Finally, a dirty job Mike Rowe won't even get near: cleaning Michael Moore's bellybutton lint.

Army of Mom said...

And then I said "not so fast, Sun Li. I saw the open sign lit up as I was walking up. You can't close down the buffet line just because you see me coming."

Army of Mom said...

Subby, your prom date was here. Then, Michael Moore ate her. You bastard! You killed Brittany!

Army of Mom said...

Wow. Michael Moore's boobs are bigger than mine.

Army of Mom said...

Fat, drunk and stupid is no way to go through life, son.

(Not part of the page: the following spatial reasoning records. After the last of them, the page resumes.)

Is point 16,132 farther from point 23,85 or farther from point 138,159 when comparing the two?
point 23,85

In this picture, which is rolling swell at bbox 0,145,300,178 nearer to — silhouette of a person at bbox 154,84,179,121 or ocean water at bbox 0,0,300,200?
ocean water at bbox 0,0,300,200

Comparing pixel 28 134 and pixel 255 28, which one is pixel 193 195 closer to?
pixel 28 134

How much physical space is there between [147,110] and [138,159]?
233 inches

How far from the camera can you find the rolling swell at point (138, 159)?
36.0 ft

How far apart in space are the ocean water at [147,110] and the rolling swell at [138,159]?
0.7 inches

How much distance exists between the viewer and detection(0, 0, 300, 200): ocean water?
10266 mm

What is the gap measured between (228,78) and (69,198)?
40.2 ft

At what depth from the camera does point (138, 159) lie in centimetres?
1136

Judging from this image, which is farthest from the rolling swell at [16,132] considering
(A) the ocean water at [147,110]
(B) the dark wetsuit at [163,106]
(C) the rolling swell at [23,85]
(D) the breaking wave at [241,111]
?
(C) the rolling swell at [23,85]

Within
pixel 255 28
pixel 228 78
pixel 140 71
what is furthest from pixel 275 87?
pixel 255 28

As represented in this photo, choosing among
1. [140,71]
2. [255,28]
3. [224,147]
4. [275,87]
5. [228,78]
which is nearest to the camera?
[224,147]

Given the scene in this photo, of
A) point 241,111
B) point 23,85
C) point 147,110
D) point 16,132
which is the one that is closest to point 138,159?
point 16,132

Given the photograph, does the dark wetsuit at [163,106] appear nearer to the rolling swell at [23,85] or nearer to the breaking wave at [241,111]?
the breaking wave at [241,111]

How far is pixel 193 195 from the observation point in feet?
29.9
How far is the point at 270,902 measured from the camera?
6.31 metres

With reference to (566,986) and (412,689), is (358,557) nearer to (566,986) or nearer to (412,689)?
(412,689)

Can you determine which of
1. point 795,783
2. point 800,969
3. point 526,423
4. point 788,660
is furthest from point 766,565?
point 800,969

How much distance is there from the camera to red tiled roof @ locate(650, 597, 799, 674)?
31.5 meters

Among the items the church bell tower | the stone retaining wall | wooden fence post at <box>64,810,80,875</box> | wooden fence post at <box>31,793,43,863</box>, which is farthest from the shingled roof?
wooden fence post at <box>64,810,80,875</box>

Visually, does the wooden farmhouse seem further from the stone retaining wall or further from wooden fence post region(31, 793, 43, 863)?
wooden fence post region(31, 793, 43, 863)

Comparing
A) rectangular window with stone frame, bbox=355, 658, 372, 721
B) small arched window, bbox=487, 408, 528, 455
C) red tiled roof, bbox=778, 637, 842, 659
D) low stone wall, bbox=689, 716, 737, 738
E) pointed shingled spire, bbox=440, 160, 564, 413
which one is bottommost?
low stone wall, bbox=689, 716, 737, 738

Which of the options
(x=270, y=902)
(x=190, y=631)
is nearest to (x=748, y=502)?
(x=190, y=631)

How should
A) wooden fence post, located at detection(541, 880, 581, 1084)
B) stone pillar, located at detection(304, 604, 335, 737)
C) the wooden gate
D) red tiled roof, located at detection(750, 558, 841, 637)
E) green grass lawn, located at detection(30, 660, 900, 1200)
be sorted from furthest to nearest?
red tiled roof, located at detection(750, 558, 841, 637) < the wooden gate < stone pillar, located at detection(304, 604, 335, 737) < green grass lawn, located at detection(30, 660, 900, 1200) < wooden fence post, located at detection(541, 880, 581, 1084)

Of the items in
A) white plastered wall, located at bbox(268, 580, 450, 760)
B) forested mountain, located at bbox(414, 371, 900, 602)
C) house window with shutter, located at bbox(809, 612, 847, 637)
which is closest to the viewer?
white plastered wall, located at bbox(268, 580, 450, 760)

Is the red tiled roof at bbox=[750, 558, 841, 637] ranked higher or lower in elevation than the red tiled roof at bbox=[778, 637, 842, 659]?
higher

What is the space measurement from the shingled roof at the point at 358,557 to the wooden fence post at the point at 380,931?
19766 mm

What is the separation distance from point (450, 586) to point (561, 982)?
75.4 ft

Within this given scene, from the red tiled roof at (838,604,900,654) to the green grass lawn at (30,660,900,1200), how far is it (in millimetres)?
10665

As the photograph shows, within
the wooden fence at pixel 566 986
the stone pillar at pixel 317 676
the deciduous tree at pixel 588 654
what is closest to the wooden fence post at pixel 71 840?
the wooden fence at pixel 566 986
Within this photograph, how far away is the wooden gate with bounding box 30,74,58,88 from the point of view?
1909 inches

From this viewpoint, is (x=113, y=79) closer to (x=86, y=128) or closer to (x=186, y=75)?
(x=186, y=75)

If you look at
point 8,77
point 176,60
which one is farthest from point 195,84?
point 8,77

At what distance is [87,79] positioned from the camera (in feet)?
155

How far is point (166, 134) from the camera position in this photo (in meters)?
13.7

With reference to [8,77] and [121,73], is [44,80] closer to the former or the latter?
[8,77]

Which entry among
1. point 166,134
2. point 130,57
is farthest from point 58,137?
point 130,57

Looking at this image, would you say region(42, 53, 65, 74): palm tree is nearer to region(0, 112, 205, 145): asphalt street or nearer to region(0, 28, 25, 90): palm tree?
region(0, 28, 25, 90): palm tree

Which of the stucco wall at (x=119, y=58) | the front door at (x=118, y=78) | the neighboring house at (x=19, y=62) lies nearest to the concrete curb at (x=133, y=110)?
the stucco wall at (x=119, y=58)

Ok, unless you're Michael Moore.

Army of Mom said...

Yet another sign that God protects fools and little children.

Army of Mom said...

And, wearing the latest design by Omar the tent-maker, we have Michael Moore.

ochagirl said...

OchaGirl after looking at the photo MM gave her: "OMG! These 3 gorgeous black women were murdered to make your jacket?
The events that followed made OG a fugitive, even though most would have forgiven her.

Submariner said...

Army of Mom said...
Wow. Michael Moore's boobs are bigger than mine.


uhhhh, Mom? MM's are bigger than ALL of the Cap This! crowd's. Combined.

Submariner said...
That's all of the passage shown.